● Stated goal
Rewrite the data from the line with "How far away from the camera does" up to and including the line with "1252 centimetres", replacing "camera" with "viewer" and leaving everything else unchanged.

------ Records supplied

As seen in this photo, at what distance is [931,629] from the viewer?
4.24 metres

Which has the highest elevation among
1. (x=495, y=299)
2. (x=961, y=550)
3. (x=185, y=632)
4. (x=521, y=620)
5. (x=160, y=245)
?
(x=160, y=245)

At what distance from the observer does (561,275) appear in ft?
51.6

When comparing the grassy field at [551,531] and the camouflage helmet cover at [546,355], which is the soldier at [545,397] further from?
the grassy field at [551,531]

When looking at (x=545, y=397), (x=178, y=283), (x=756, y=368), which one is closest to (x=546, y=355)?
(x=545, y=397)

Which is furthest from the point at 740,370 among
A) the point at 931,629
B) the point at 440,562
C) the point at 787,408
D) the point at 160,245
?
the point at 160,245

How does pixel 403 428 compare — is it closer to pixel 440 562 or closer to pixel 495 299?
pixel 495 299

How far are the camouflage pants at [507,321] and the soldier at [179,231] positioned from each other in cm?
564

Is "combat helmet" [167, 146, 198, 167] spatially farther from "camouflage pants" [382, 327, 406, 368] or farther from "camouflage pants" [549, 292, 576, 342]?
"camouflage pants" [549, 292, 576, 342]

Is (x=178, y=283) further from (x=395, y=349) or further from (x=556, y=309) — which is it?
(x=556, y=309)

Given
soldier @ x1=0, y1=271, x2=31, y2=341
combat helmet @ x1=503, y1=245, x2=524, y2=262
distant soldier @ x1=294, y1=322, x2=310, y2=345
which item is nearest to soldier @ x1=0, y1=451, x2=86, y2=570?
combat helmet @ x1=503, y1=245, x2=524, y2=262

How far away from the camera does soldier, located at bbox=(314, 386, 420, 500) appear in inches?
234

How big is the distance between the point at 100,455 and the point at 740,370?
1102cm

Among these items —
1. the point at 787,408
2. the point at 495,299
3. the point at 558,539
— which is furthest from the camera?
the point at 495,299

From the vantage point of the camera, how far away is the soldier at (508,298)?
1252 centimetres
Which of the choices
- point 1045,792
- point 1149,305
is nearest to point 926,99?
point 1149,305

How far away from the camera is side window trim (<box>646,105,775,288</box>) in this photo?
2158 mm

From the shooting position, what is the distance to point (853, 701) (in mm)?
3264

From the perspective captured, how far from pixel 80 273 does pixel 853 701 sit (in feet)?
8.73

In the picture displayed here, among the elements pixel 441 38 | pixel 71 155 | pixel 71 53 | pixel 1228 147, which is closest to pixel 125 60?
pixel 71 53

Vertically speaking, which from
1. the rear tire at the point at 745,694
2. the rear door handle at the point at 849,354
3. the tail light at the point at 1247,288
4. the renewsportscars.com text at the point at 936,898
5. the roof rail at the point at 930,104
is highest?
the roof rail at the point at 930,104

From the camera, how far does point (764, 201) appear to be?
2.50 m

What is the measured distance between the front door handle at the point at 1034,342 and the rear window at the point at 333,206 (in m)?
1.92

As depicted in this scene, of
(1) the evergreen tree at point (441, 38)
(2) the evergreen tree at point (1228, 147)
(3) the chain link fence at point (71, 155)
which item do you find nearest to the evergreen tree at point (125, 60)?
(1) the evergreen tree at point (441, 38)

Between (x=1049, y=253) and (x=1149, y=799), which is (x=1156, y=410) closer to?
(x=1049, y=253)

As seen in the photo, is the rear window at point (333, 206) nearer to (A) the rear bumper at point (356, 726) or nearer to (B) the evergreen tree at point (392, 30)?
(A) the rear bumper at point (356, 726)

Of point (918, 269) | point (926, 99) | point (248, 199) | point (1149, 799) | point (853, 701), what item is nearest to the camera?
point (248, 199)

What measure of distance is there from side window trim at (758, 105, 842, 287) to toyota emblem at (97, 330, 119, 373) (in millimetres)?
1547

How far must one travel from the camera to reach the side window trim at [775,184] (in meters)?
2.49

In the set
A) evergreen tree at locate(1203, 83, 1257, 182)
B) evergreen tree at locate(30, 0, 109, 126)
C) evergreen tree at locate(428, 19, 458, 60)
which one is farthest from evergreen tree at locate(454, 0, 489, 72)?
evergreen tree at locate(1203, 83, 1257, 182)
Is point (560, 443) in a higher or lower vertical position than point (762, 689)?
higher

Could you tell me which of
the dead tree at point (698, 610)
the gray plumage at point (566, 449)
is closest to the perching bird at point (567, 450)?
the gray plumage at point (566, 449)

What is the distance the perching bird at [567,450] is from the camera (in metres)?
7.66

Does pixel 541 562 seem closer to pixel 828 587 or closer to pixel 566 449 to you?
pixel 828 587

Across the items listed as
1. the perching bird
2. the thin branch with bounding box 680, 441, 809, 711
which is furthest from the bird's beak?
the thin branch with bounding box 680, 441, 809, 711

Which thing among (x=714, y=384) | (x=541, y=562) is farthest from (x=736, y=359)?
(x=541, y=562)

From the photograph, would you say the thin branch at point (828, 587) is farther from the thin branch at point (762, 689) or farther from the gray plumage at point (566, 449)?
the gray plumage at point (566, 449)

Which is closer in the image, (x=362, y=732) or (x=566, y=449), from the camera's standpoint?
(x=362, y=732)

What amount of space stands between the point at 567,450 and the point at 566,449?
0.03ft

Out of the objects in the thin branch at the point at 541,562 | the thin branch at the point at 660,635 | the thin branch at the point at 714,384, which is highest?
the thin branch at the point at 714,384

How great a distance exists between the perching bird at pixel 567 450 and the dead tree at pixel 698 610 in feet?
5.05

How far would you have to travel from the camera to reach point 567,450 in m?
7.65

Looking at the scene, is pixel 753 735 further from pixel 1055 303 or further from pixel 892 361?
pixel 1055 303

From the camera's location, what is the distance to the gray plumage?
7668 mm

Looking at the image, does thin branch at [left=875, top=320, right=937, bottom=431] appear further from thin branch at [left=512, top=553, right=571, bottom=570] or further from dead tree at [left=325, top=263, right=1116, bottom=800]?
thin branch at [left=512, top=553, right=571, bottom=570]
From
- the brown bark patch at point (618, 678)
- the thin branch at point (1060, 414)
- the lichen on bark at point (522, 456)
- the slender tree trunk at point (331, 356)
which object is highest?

------------

● Task solution
How far away from the viewer does soldier, located at bbox=(314, 386, 420, 500) appear in inches?
234

How big is the distance between the point at 100,455 and the point at 740,370?
1102cm

Among these items —
1. the point at 787,408
2. the point at 495,299
3. the point at 558,539
— which is furthest from the viewer?
the point at 495,299

From the vantage point of the viewer, how far away is the soldier at (508,298)?
1252 centimetres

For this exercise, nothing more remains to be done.